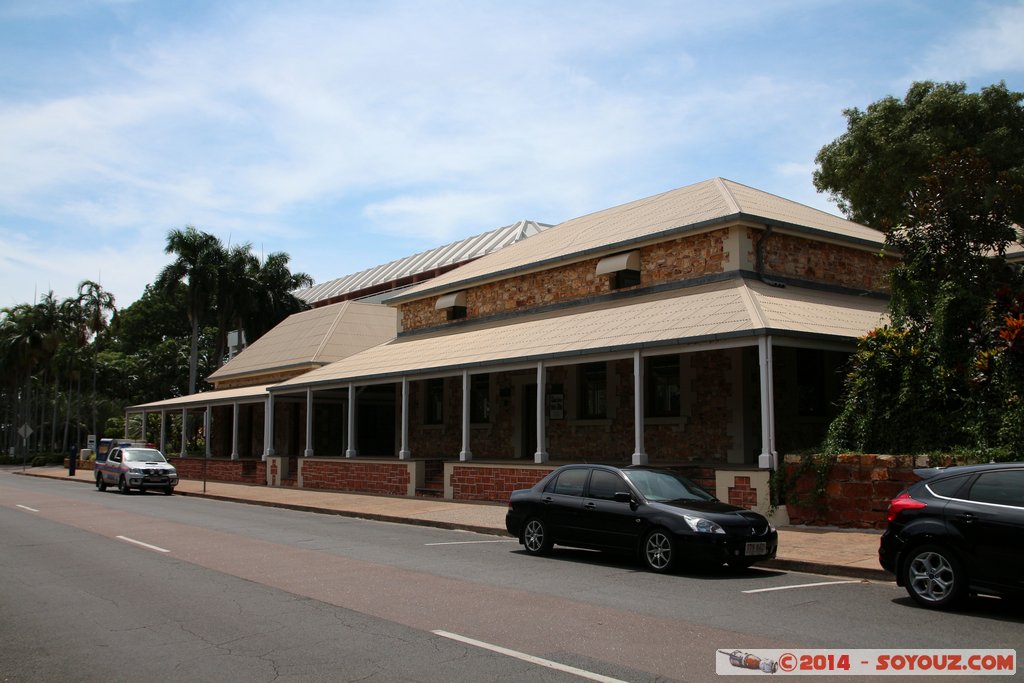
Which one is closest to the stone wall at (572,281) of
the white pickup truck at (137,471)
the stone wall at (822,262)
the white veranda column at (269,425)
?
the stone wall at (822,262)

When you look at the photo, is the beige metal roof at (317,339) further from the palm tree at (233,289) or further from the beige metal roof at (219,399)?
the palm tree at (233,289)

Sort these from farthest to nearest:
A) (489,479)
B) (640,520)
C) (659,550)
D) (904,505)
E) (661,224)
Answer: (661,224)
(489,479)
(640,520)
(659,550)
(904,505)

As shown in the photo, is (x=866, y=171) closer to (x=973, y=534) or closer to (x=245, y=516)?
(x=245, y=516)

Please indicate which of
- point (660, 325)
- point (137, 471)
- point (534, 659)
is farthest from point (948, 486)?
point (137, 471)

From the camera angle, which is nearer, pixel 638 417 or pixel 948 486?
pixel 948 486

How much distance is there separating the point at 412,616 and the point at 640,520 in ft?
13.7

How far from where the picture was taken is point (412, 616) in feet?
27.8

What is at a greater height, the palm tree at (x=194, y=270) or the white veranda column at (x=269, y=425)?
the palm tree at (x=194, y=270)

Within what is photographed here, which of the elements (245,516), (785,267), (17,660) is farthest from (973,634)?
(245,516)

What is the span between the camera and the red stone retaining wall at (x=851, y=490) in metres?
13.8

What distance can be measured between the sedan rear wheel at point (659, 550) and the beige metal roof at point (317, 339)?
25290 millimetres

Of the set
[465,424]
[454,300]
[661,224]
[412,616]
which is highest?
[661,224]

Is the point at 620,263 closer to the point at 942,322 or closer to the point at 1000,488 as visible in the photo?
the point at 942,322

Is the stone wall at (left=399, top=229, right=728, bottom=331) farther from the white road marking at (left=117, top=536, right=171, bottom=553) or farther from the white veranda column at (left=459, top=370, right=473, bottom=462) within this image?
the white road marking at (left=117, top=536, right=171, bottom=553)
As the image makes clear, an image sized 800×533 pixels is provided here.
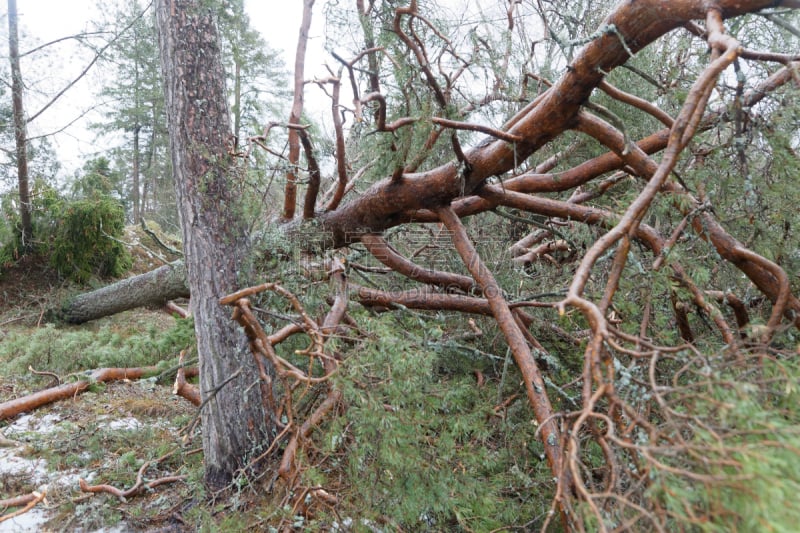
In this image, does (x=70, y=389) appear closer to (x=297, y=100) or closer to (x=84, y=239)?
(x=297, y=100)

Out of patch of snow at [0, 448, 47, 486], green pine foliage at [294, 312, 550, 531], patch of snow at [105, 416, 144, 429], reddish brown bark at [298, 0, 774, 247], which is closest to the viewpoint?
reddish brown bark at [298, 0, 774, 247]

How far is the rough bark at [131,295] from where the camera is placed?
16.8 ft

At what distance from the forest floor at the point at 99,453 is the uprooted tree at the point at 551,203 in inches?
15.3

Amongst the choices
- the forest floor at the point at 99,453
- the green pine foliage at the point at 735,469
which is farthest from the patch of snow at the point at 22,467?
the green pine foliage at the point at 735,469

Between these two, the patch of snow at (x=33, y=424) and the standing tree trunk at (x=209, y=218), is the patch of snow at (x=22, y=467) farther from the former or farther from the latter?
the standing tree trunk at (x=209, y=218)

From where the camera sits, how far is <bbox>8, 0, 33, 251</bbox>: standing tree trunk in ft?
20.3

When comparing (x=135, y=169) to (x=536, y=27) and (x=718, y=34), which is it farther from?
(x=718, y=34)

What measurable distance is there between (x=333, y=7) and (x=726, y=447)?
301 cm

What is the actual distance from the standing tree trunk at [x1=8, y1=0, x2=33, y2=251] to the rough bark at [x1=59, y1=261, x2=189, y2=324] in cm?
173

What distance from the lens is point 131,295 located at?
541 cm

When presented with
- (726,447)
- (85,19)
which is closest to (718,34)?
(726,447)

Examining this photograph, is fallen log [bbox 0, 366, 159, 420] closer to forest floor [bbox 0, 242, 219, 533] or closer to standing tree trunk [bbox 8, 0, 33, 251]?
forest floor [bbox 0, 242, 219, 533]

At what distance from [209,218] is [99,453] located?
1846 mm

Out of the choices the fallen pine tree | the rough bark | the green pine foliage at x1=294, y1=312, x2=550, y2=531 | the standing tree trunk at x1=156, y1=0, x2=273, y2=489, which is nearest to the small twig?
the standing tree trunk at x1=156, y1=0, x2=273, y2=489
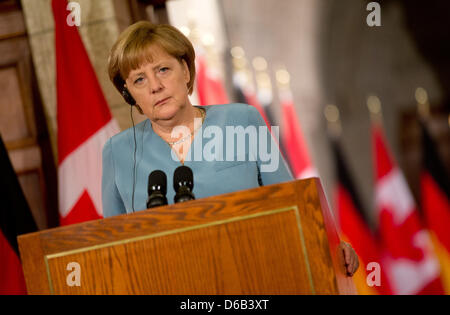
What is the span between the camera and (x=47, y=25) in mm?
4039

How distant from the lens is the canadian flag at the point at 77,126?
11.9ft

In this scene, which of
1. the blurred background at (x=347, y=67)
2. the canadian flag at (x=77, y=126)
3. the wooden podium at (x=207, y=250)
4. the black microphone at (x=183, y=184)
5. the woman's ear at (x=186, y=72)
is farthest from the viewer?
the blurred background at (x=347, y=67)

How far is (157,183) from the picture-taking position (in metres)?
1.99

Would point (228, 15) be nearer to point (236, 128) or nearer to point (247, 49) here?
point (247, 49)

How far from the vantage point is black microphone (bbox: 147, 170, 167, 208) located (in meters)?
1.93

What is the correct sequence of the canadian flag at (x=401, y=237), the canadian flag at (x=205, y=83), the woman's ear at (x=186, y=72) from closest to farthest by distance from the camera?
1. the woman's ear at (x=186, y=72)
2. the canadian flag at (x=205, y=83)
3. the canadian flag at (x=401, y=237)

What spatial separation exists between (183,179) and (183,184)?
0.8 inches

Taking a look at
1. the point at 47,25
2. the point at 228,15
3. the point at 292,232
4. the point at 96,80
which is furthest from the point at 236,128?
the point at 228,15

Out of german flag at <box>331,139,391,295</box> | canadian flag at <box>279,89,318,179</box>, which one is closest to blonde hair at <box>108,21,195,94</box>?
german flag at <box>331,139,391,295</box>

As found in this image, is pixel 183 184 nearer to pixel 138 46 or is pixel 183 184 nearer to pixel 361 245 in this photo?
pixel 138 46

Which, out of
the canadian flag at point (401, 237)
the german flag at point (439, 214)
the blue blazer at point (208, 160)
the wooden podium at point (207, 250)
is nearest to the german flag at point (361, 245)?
the canadian flag at point (401, 237)

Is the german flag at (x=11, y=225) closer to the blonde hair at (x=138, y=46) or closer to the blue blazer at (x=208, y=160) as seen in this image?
the blue blazer at (x=208, y=160)
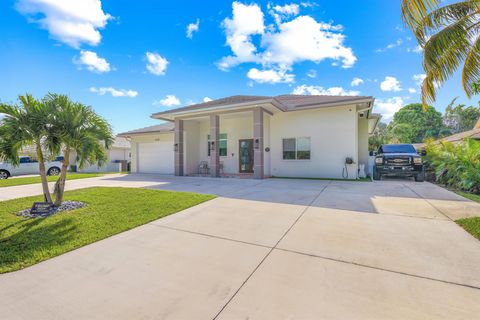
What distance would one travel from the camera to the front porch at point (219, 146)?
12938mm

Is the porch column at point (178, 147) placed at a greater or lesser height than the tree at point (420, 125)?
lesser

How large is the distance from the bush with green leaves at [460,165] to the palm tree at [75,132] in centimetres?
1240

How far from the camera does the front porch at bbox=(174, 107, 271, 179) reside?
1294 cm

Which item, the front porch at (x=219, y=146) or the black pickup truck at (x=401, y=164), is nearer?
the black pickup truck at (x=401, y=164)

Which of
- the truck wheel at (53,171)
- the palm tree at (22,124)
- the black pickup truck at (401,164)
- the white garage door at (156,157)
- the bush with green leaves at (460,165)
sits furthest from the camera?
the truck wheel at (53,171)

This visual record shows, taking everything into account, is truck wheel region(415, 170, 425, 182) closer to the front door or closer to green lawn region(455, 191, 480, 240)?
green lawn region(455, 191, 480, 240)

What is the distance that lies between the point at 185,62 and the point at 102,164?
9507mm

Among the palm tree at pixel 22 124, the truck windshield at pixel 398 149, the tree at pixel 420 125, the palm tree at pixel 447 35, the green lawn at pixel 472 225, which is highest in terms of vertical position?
the tree at pixel 420 125

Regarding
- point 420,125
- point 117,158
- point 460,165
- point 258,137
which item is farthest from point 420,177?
point 420,125

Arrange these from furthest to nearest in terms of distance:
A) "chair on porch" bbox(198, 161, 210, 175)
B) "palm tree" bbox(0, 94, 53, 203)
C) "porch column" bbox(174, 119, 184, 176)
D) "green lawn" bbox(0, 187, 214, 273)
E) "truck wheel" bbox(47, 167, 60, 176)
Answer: "truck wheel" bbox(47, 167, 60, 176) < "chair on porch" bbox(198, 161, 210, 175) < "porch column" bbox(174, 119, 184, 176) < "palm tree" bbox(0, 94, 53, 203) < "green lawn" bbox(0, 187, 214, 273)

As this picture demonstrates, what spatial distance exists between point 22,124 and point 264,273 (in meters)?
6.31

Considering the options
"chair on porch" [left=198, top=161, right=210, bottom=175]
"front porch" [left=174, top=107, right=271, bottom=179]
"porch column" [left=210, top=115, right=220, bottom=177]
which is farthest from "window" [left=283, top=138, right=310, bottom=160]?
"chair on porch" [left=198, top=161, right=210, bottom=175]

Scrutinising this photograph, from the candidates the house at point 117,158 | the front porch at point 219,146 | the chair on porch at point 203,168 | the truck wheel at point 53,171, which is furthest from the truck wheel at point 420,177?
the truck wheel at point 53,171

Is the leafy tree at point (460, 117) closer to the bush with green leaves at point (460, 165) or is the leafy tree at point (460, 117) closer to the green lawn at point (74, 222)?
the bush with green leaves at point (460, 165)
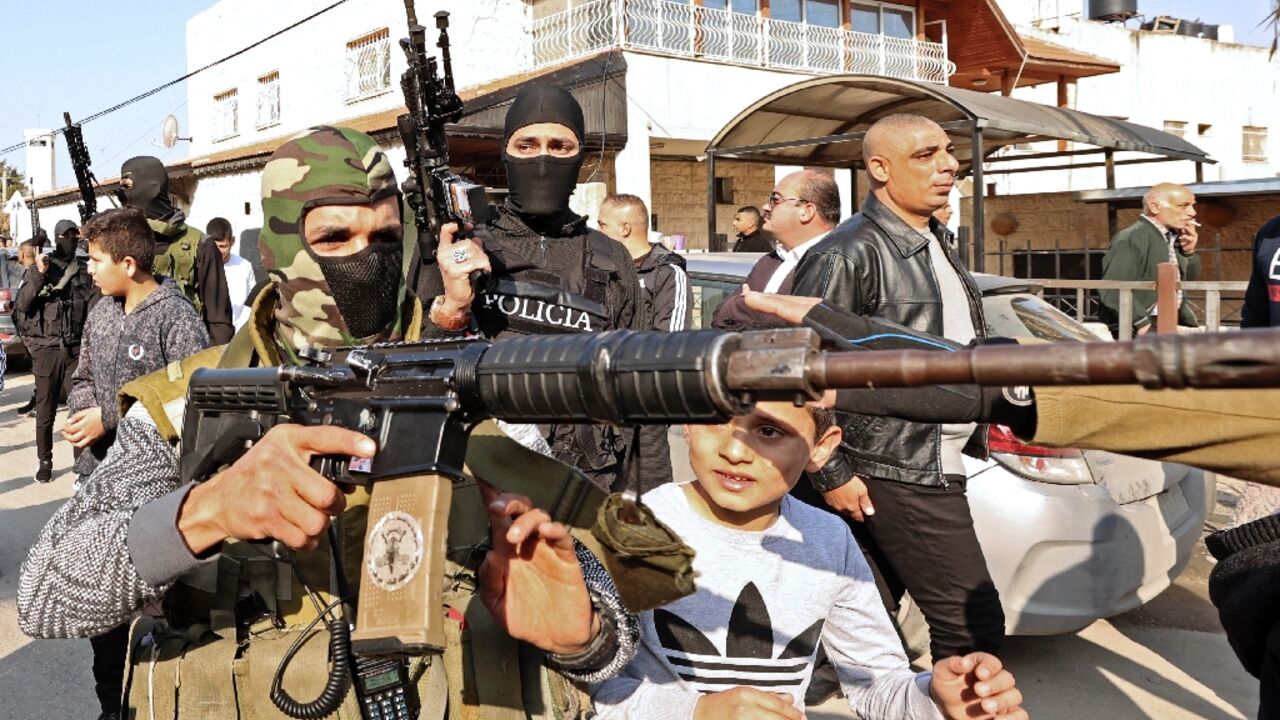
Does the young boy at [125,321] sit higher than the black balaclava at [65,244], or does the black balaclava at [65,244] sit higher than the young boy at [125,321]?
the black balaclava at [65,244]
==============================
Task instructions |
Exactly the lines from the one containing "Scrutinising this photograph, from" to the final line of the entries are wanted; please write them out, both ends included, but not the pictures.

Task response |
Scrutinising this photograph, from the candidates the house at point 117,158 | the front porch at point 219,146 | the chair on porch at point 203,168 | the truck wheel at point 53,171, which is furthest from the truck wheel at point 420,177?
the truck wheel at point 53,171

Is the leafy tree at point (460, 117) closer to the bush with green leaves at point (460, 165) or is the leafy tree at point (460, 117) closer to the green lawn at point (74, 222)?
the bush with green leaves at point (460, 165)
Does the young boy at [125,321] sit higher than the black balaclava at [65,244], or does the black balaclava at [65,244] sit higher than the young boy at [125,321]?
the black balaclava at [65,244]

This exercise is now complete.